Set task: Reproduce, word for word, the lines of the listing below, from the line with "Place the objects" through the end of the listing.

************

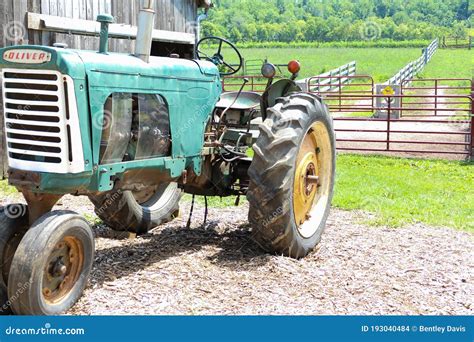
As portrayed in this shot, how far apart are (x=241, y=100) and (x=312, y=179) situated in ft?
3.76

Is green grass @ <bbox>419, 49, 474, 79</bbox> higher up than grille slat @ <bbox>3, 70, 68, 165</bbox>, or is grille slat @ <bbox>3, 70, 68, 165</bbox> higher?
green grass @ <bbox>419, 49, 474, 79</bbox>

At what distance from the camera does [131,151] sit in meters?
4.96

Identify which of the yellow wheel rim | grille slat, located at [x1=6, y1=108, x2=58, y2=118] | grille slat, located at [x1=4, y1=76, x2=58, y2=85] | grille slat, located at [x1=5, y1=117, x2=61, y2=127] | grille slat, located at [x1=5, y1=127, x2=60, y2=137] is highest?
grille slat, located at [x1=4, y1=76, x2=58, y2=85]

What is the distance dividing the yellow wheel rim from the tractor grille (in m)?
2.11

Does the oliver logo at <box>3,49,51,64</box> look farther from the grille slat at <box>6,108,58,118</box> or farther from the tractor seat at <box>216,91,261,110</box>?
the tractor seat at <box>216,91,261,110</box>

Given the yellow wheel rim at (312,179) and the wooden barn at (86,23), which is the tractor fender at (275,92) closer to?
the yellow wheel rim at (312,179)

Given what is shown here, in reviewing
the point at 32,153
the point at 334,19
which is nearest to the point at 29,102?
the point at 32,153

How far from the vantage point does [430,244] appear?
6.39 m

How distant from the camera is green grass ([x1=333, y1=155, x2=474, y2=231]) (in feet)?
25.1

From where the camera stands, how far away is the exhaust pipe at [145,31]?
16.1 feet

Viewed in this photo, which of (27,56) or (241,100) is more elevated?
(27,56)

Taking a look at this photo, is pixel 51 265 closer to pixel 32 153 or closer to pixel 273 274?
pixel 32 153

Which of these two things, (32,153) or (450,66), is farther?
(450,66)

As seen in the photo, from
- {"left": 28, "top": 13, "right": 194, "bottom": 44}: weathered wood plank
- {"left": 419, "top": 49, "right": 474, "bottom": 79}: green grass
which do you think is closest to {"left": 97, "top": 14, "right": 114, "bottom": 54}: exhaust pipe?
{"left": 28, "top": 13, "right": 194, "bottom": 44}: weathered wood plank
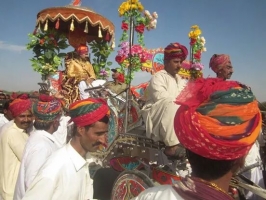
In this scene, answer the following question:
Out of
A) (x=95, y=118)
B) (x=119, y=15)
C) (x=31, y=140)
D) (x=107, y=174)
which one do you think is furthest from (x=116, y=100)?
(x=95, y=118)

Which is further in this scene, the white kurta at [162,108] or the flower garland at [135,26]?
the flower garland at [135,26]

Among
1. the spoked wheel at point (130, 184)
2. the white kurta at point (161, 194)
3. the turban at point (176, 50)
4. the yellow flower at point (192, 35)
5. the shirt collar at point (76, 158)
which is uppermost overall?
the yellow flower at point (192, 35)

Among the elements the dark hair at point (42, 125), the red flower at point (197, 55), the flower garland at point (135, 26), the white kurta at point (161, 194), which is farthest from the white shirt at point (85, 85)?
the white kurta at point (161, 194)

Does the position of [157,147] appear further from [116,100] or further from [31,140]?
[116,100]

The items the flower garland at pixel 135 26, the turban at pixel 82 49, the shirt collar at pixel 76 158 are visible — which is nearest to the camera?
the shirt collar at pixel 76 158

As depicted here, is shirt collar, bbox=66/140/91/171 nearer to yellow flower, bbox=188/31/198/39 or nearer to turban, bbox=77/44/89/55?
turban, bbox=77/44/89/55

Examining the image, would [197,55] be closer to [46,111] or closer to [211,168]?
[46,111]

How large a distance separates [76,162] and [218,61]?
8.73 feet

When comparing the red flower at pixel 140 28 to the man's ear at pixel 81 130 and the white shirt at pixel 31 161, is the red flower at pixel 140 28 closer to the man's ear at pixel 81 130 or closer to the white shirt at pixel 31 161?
the white shirt at pixel 31 161

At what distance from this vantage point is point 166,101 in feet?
13.2

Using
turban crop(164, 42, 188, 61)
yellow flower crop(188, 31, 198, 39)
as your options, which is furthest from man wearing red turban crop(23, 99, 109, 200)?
yellow flower crop(188, 31, 198, 39)

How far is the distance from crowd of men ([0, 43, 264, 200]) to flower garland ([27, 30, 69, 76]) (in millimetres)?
4812

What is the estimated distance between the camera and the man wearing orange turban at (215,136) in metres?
1.22

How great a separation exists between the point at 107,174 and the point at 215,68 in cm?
340
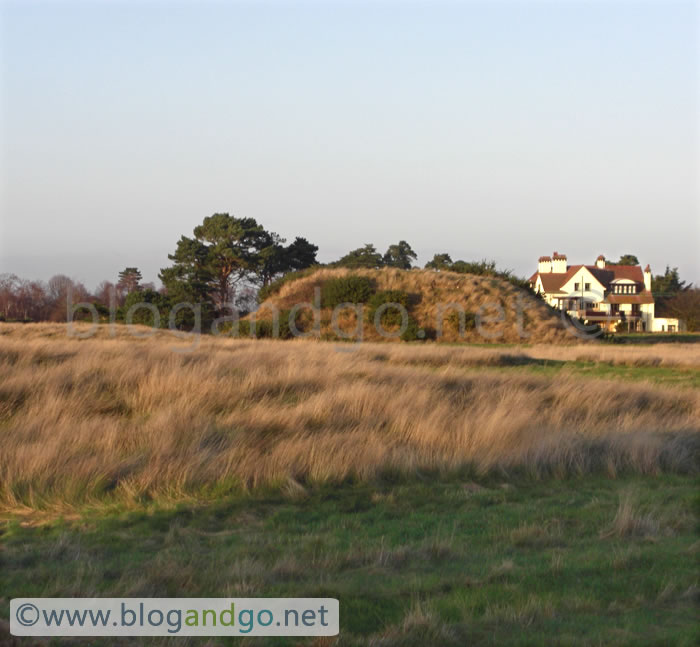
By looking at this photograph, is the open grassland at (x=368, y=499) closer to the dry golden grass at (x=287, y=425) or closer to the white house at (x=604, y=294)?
the dry golden grass at (x=287, y=425)

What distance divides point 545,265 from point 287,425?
250ft

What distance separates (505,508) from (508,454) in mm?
1599

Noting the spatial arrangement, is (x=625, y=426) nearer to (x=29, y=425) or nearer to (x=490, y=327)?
(x=29, y=425)

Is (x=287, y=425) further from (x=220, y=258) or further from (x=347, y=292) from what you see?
(x=220, y=258)

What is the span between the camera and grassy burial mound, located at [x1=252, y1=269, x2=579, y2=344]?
33094mm

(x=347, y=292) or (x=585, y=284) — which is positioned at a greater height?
(x=585, y=284)

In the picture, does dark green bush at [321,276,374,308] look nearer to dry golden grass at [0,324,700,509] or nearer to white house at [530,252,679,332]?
dry golden grass at [0,324,700,509]

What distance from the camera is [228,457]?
24.2 feet

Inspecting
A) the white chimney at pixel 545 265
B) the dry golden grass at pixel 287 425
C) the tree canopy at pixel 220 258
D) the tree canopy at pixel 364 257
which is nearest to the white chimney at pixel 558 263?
the white chimney at pixel 545 265

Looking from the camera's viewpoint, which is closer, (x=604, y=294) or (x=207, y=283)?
(x=207, y=283)

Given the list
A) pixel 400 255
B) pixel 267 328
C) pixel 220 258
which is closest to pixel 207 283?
pixel 220 258

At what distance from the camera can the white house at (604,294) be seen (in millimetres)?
68438

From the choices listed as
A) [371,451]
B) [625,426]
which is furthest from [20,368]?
[625,426]

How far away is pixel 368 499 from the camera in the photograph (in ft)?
22.4
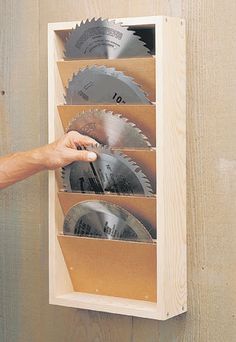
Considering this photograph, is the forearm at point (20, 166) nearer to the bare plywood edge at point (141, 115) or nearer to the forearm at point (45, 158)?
the forearm at point (45, 158)

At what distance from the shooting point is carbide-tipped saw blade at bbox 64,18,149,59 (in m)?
1.70

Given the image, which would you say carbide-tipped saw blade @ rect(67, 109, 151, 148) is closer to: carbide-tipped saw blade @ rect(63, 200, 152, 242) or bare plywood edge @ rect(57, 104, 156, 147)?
bare plywood edge @ rect(57, 104, 156, 147)

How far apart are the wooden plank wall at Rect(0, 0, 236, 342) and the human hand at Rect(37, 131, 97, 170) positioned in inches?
8.3

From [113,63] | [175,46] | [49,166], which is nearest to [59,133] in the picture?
[49,166]

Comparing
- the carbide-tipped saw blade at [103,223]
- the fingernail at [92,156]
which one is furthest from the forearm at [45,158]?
the carbide-tipped saw blade at [103,223]

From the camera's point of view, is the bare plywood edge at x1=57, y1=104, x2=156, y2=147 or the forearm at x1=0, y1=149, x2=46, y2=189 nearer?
the bare plywood edge at x1=57, y1=104, x2=156, y2=147

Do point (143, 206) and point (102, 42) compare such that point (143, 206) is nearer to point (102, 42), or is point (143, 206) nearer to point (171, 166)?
point (171, 166)

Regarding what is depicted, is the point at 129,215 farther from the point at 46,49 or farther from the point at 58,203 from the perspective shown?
the point at 46,49

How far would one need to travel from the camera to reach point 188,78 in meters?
1.76

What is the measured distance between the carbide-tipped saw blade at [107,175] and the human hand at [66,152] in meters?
0.02

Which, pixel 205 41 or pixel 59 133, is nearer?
pixel 205 41

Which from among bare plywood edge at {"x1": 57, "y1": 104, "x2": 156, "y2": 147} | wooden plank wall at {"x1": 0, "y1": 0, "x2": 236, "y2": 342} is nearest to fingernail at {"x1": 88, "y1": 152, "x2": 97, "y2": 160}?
bare plywood edge at {"x1": 57, "y1": 104, "x2": 156, "y2": 147}

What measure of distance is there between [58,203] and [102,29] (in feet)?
1.37

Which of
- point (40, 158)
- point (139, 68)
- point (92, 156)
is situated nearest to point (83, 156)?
point (92, 156)
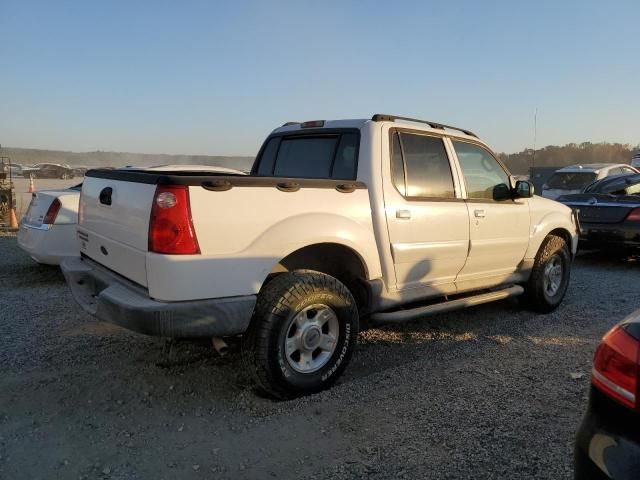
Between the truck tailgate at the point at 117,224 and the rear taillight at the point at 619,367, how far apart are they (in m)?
2.34

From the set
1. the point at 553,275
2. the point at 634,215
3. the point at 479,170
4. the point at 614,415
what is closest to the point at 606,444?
the point at 614,415

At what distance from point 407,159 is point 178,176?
1966mm

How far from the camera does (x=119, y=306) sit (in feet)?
9.69

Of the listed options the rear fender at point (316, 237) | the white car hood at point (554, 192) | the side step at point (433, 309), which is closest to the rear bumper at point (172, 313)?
the rear fender at point (316, 237)

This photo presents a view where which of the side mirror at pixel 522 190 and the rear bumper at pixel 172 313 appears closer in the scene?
the rear bumper at pixel 172 313

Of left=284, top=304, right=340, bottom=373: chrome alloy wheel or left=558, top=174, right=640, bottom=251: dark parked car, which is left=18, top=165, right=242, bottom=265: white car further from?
left=558, top=174, right=640, bottom=251: dark parked car

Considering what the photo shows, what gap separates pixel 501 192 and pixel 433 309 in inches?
60.1

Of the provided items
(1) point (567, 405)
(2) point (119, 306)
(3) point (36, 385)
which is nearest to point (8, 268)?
(3) point (36, 385)

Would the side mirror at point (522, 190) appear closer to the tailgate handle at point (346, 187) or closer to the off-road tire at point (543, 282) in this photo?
the off-road tire at point (543, 282)

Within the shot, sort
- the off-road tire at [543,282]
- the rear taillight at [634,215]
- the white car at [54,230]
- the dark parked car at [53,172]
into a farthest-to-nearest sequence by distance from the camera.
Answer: the dark parked car at [53,172] < the rear taillight at [634,215] < the white car at [54,230] < the off-road tire at [543,282]

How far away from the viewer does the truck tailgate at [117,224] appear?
9.91ft

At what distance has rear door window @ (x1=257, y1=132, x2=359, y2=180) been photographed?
4039 millimetres

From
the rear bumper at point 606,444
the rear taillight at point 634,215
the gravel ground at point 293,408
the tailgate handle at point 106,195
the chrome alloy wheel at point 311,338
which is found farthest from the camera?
the rear taillight at point 634,215

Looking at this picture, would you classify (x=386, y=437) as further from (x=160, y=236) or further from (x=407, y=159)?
(x=407, y=159)
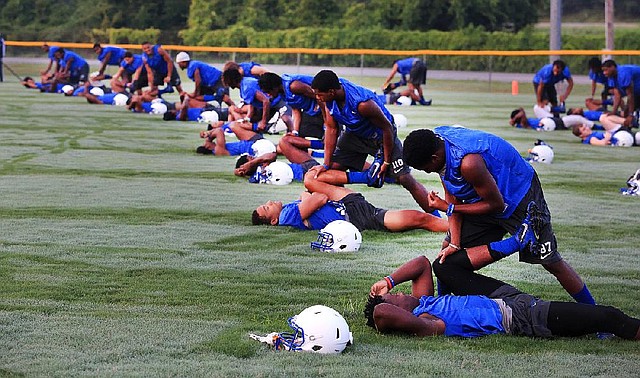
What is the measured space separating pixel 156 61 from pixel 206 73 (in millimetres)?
4413

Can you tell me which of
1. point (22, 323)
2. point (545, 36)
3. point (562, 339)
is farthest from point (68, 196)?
point (545, 36)

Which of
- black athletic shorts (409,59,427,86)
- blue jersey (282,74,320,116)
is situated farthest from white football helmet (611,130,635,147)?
black athletic shorts (409,59,427,86)

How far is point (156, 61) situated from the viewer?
2548 cm

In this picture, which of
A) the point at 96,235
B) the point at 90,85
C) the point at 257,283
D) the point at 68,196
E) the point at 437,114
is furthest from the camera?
the point at 90,85

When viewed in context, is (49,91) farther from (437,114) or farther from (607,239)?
(607,239)

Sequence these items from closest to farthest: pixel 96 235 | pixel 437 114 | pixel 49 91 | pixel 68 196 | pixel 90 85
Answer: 1. pixel 96 235
2. pixel 68 196
3. pixel 437 114
4. pixel 90 85
5. pixel 49 91

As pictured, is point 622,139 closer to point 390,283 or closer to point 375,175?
point 375,175

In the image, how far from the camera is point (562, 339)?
615cm

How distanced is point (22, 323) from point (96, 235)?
3.09 metres

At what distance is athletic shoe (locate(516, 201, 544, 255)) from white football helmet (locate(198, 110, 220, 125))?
15.8 metres

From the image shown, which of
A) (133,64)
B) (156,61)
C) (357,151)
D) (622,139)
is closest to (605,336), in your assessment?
(357,151)

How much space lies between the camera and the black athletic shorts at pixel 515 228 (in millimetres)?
6336

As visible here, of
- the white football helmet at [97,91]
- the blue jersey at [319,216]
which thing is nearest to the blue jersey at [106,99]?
the white football helmet at [97,91]

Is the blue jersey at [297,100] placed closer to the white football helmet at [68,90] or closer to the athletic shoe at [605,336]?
the athletic shoe at [605,336]
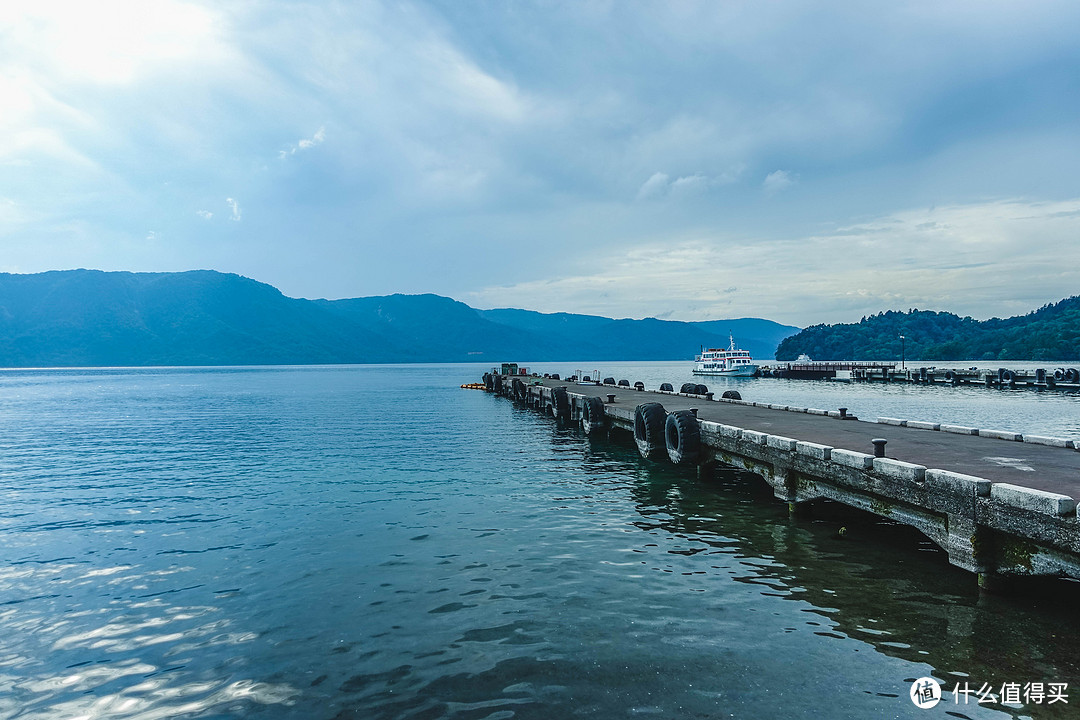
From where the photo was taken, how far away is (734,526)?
1593cm

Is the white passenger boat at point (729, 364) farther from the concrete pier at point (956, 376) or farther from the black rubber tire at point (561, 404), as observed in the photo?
the black rubber tire at point (561, 404)

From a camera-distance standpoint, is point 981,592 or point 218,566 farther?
point 218,566

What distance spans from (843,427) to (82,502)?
25.8 meters

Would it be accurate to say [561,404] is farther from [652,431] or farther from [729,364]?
[729,364]

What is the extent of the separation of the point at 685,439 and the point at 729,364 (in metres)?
120

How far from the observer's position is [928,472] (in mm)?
11258

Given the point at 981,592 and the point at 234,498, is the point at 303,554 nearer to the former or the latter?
the point at 234,498

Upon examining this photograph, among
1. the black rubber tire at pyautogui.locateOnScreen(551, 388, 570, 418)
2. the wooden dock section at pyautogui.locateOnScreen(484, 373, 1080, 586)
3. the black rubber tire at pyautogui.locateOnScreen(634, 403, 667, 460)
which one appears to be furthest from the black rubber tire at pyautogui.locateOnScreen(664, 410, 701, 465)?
the black rubber tire at pyautogui.locateOnScreen(551, 388, 570, 418)

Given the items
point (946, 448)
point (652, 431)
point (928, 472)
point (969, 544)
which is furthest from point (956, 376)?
point (969, 544)

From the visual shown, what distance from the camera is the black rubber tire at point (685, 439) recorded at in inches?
888

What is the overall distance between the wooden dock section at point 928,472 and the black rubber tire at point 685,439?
0.12ft

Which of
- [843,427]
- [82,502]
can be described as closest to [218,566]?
[82,502]

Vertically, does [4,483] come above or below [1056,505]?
below

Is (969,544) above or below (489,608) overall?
above
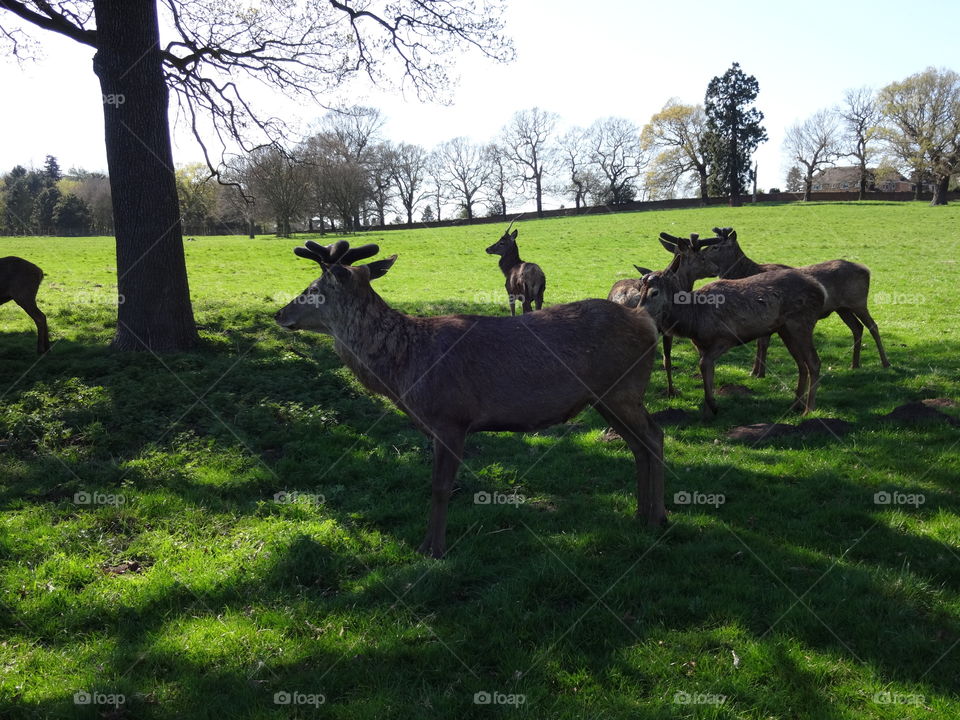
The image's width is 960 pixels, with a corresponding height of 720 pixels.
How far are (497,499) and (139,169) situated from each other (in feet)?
27.2

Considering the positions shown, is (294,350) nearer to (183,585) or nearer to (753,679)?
(183,585)

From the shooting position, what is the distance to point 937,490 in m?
6.46

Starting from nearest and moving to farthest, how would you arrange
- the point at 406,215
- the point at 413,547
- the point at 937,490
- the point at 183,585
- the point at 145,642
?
the point at 145,642 < the point at 183,585 < the point at 413,547 < the point at 937,490 < the point at 406,215

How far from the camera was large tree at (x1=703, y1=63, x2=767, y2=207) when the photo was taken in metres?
67.4

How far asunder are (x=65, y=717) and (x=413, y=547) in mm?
2796

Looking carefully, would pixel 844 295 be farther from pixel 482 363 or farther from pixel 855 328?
pixel 482 363

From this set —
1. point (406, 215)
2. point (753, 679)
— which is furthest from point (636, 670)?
point (406, 215)

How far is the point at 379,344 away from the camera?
6031 mm

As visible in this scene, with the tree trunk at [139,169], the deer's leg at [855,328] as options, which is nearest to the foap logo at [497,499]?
the tree trunk at [139,169]

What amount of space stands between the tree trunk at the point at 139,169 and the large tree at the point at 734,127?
67.3 metres
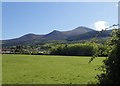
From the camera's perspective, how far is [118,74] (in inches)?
595

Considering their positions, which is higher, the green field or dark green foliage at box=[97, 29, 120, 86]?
dark green foliage at box=[97, 29, 120, 86]

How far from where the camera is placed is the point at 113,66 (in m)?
15.5

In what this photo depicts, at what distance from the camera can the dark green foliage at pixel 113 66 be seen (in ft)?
49.8

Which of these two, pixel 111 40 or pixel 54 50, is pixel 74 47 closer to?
pixel 54 50

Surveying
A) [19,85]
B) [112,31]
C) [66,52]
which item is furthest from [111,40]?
[66,52]

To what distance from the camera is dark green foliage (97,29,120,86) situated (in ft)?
49.8

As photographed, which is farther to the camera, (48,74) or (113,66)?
(48,74)

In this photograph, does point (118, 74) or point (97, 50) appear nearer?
point (118, 74)

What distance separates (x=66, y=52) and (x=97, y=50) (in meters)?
116

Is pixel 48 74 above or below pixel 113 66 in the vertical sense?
below

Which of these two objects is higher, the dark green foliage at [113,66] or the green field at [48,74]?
the dark green foliage at [113,66]

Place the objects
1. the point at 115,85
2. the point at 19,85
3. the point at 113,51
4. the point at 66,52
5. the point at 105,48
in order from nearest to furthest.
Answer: the point at 115,85
the point at 113,51
the point at 105,48
the point at 19,85
the point at 66,52

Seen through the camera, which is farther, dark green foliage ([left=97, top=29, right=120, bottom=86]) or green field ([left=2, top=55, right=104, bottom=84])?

************

Response below:
Place the objects
1. the point at 115,85
2. the point at 19,85
3. the point at 113,51
4. the point at 66,52
5. the point at 105,48
in order from nearest to furthest.
Answer: the point at 115,85
the point at 113,51
the point at 105,48
the point at 19,85
the point at 66,52

Seen through the camera, which is farther, dark green foliage ([left=97, top=29, right=120, bottom=86]) or green field ([left=2, top=55, right=104, bottom=84])?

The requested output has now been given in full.